L’autre siècle est une curiosité : un exercice d’uchronie rédigé en partie par des historiens, en partie par des écrivains. En France, à ce niveau d’exigence, l’exercice a eu un seul précédent à ma connaissance, la série 1940. Et si la France avait continué la guerre ? Mais 1940 était né d'un wargame, alors que L'autre siècle ne s'arrête pas à l'histoire militaire et institutionnelle.
Dans L’autre siècle, l’armée française est battue sur la Marne en septembre 1914. Paris tombe. Le gouvernement, replié à Bordeaux, demande un armistice, signé à Rethondes le 11 novembre 1914. La Russie ayant été vaincue de son côté, l’Angleterre continue la guerre, avec l’appui des États-Unis. Hors d’Europe, l’Allemagne et ses alliés sont à la peine. Leurs dirigeants comprennent qu’il vaut mieux conclure une paix victorieuse. La Première guerre mondiale s’achève donc fin 1915.
La France paye une facture salée : le Maroc et le Congo deviennent allemands, la Tunisie passe aux Italiens. Toutefois, la guerre n’a tué que 400 000 hommes, un million de moins que dans notre univers. Les dévastations – et les haines – sont infiniment moindres, ce qui permet une réconciliation relativement rapide. Une Union européenne s’organise peu à peu tout au long du siècle, jusqu’à « la grande crise économique de 1989 », qui semble augurer de temps troublés dans les décennies suivantes. Mais l’histoire de ce « court XXe siècle » n’est pas le sujet : la plupart des auteurs restent solidement ancrés dans les années 20 et ne s’autorisent que de rares excursions au-delà, généralement pour suivre le destin d’un protagoniste[1].
Les synthèses des historiens sont plaisantes, parfois un peu arides, mais semées de clins d’œil qui font sourire. Quant aux écrivains, leur contribution prend la forme de petites nouvelles sur le thème « que sont-ils devenus ? » Quelle sera la vie d’un groupe de Poilus lambda qui, dans notre monde, sont restés dans les tranchées ? Si la guerre n’avait pas désorganisé la police, quel aurait été l’avenir de Landru ? Dans un monde où l’Allemagne a triomphé au-delà des rêves les plus fous de ses nationalistes, quelle place peut occuper un petit excité moustachu ? Que deviendra Gandhi dans une Inde soulevée contre l’occupant anglais ? Quelle avant-garde artistique naîtra dans un monde marqué, mais pas ravagé, par la guerre ?
L’autre siècle envoie des coups de projecteur sur un décor immense, bien pensé, et qui relève pour une bonne part de l’illusion.

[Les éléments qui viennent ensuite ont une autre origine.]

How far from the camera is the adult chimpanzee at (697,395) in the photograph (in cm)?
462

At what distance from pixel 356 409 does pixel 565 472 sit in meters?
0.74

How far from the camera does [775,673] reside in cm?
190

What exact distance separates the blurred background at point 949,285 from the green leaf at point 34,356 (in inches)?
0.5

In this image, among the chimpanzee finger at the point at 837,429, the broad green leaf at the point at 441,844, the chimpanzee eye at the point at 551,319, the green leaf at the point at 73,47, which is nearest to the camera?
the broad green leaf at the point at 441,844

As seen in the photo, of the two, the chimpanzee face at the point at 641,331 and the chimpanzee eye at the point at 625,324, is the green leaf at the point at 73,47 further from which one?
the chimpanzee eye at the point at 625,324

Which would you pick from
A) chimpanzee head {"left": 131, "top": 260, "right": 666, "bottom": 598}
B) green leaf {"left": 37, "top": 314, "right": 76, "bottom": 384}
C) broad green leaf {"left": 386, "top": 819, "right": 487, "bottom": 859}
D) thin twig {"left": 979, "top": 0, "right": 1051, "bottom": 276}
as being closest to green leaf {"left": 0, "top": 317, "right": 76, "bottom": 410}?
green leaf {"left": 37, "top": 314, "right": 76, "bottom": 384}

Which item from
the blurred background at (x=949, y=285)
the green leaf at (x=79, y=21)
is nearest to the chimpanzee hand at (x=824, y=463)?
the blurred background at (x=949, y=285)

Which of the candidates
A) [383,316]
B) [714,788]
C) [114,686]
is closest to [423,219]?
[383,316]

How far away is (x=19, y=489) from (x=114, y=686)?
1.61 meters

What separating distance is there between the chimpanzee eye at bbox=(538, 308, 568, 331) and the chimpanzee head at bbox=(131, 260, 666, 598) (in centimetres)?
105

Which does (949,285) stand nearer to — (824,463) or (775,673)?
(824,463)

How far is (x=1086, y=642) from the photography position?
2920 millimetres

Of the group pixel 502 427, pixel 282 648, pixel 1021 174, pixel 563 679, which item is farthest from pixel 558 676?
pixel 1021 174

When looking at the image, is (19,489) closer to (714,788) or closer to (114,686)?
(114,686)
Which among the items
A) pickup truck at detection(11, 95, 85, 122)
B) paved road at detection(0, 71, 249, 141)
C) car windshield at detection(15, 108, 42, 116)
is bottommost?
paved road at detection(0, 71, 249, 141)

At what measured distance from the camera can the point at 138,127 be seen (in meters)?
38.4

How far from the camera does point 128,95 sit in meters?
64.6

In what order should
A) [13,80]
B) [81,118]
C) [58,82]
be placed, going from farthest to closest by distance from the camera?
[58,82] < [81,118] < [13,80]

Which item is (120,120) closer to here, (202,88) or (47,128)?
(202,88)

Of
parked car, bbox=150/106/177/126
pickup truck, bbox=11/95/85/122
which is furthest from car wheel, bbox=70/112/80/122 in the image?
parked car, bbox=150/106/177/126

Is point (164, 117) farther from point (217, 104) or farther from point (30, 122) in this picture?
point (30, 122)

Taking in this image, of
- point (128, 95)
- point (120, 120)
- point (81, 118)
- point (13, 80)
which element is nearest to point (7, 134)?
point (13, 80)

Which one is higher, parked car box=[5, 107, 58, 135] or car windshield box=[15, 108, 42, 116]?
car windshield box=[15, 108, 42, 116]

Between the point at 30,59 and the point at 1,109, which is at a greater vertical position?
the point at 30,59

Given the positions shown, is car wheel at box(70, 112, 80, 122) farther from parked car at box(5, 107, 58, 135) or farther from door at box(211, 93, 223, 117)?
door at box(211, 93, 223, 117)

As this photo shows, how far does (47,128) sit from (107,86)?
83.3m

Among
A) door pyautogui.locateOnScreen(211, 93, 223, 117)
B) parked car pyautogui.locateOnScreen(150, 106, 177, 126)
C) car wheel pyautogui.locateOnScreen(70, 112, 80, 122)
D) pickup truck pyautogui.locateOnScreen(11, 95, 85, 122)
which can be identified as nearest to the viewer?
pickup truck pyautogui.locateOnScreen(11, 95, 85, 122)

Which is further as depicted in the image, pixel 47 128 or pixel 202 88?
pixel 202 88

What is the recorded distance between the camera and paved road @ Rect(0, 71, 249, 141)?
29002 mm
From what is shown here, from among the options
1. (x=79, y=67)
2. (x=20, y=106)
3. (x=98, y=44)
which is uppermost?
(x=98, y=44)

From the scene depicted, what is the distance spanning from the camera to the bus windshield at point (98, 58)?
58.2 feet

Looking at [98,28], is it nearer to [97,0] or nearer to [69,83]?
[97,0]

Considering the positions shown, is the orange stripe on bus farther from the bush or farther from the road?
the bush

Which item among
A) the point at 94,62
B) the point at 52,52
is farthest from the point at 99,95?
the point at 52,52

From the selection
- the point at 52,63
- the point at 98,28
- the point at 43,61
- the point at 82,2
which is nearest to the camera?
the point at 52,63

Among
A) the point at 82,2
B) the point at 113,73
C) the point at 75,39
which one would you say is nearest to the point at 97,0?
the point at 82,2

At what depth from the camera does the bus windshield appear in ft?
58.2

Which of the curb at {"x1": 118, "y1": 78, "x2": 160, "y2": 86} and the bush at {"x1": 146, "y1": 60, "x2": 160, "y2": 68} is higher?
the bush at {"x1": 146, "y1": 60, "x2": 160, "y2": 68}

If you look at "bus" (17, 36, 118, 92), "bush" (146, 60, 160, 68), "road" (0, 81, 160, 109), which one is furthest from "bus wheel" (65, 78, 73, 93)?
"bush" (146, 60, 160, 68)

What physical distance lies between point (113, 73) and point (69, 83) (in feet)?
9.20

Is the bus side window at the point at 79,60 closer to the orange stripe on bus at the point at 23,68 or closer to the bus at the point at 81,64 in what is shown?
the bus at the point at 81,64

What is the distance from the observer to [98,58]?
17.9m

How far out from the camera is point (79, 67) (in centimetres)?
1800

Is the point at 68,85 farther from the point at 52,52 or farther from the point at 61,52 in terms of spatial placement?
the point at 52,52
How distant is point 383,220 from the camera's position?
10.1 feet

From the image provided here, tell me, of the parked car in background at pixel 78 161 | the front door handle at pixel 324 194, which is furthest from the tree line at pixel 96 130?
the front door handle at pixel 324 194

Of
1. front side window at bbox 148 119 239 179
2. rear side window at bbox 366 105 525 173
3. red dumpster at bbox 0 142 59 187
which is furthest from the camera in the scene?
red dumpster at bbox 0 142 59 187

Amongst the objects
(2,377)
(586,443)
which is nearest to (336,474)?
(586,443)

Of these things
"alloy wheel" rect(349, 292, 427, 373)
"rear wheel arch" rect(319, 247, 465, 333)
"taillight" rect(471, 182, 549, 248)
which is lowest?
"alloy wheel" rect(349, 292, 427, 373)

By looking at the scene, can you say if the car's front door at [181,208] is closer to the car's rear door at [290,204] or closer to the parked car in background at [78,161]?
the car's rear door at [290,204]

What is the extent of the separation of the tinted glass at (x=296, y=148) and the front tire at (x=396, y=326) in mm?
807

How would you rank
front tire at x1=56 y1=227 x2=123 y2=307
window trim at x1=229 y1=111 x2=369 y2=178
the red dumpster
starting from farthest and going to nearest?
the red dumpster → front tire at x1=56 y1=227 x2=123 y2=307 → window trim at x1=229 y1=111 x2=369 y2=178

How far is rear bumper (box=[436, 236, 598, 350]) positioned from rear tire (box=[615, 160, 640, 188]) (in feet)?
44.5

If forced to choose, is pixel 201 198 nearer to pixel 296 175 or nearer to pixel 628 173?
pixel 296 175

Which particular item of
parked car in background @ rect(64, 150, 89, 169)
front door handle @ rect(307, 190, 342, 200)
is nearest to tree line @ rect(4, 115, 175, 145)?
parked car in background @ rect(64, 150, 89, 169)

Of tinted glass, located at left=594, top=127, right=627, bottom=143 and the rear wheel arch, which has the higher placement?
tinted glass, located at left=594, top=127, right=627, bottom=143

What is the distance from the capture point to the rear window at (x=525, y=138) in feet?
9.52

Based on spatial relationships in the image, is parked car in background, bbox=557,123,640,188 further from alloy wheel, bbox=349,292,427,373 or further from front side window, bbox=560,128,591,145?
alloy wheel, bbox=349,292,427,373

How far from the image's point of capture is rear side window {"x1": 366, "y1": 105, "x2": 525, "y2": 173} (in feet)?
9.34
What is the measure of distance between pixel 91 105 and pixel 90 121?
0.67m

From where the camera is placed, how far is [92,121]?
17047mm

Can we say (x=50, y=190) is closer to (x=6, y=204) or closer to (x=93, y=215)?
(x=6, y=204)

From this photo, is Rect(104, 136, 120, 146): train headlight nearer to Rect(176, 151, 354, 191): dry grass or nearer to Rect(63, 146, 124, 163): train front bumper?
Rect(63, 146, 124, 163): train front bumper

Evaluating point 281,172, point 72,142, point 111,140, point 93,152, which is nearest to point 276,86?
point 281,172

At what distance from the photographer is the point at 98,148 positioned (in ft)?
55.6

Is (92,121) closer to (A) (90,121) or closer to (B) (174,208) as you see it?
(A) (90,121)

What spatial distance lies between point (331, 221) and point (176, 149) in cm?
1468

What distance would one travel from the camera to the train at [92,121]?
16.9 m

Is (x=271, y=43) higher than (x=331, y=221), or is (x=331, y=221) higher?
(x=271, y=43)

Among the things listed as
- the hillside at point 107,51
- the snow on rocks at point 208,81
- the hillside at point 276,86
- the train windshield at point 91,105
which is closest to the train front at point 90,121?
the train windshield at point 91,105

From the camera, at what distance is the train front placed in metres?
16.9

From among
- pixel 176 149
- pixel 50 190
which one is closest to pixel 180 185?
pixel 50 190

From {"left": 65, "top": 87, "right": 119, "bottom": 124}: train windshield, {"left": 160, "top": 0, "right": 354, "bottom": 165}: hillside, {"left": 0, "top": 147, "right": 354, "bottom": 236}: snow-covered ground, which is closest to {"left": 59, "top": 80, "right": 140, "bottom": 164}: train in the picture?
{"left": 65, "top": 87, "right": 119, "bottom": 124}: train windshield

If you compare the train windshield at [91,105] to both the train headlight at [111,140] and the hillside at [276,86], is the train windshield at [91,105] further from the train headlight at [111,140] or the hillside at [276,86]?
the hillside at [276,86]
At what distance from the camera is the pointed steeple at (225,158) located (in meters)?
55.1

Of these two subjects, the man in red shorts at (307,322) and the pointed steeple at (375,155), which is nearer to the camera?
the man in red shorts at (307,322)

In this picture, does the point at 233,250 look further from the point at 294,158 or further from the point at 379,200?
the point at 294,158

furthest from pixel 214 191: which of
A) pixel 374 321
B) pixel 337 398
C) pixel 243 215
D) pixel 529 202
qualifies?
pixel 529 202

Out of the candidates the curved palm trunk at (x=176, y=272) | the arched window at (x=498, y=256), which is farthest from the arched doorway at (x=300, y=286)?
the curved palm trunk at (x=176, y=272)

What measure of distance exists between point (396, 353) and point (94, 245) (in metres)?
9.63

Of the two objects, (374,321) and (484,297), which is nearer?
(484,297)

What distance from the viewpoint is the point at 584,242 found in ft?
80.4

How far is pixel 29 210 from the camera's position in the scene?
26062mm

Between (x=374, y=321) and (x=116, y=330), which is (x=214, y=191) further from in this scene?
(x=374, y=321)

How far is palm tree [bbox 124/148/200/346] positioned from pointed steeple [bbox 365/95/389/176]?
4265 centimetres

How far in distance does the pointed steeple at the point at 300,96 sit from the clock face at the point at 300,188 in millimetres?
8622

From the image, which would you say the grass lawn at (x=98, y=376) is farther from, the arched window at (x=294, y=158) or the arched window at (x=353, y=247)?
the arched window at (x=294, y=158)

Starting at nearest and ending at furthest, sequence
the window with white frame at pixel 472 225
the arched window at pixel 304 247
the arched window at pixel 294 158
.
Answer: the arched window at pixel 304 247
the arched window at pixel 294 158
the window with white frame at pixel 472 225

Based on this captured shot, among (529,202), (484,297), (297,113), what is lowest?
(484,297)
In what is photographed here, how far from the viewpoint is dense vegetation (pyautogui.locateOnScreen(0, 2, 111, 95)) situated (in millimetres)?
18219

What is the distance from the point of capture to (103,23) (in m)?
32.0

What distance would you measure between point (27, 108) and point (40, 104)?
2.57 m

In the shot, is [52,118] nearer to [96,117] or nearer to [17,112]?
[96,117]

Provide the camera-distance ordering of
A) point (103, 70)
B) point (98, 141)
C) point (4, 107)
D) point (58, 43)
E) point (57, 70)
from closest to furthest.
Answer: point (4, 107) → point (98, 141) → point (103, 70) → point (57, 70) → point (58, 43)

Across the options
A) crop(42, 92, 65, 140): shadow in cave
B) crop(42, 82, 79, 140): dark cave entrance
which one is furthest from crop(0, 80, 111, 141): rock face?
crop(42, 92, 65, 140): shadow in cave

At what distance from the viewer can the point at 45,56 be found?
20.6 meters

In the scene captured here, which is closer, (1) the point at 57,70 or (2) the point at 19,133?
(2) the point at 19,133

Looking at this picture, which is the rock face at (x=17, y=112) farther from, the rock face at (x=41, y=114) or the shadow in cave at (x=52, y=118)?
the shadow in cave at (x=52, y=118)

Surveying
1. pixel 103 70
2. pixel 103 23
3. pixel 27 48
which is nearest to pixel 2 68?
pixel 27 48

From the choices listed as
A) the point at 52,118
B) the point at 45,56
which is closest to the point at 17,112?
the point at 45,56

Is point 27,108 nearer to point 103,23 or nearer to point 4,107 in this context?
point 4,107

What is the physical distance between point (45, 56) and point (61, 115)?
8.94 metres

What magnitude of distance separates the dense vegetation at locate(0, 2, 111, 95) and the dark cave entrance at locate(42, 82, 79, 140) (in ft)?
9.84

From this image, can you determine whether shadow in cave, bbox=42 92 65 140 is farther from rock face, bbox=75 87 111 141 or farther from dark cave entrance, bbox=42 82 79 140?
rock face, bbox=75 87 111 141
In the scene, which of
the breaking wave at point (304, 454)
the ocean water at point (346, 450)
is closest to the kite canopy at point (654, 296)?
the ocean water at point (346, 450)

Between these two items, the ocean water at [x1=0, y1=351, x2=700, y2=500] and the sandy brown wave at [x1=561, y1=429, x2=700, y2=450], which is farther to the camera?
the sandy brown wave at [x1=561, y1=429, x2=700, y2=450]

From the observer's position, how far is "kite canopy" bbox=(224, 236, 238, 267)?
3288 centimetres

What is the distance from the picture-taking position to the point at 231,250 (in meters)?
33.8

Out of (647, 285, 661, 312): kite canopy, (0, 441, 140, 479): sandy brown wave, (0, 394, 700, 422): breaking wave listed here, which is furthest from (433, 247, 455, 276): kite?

Pour des rôlistes habitués à d’épaisses encyclopédies, c’est déstabilisant, parfois un peu frustrant, mais cela rappelle aussi les vertus du minimalisme. Chacun peut s’emparer d’un passage d’une ligne pour lui donner de l’épaisseur à sa guise. Donner à rêver est un talent bien supérieur à savoir décrire, en définitive.
Un ouvrage dirigé par Xavier Delacroix, avec Stéphane Audoin-Rouzeau, Sophie Cœuré, Pierre-Louis Base, Bruno Fuligni, Quentin Deluermoz, Robert Frank, Benoît Hopquin, Cécile Ladjali, Christian Ingrao, Pascal Ory, Pierre Lemaître, Pierre Singaravélou
Fayard, 22,50 €
[1]Bien sûr, l’exercice a ses limites. J’ai un peu de mal à accepter l’idée que l’Allemagne aurait su dominer sa victoire. Son comportement dans notre univers n’incite pas à l’optimiste, et je suis encore moins sûr des réactions d’une France vaincue.
Un gage de qualité et de sérieux : malgré la thématique, Niall Ferguson ne fait heureusement pas parti des auteurs.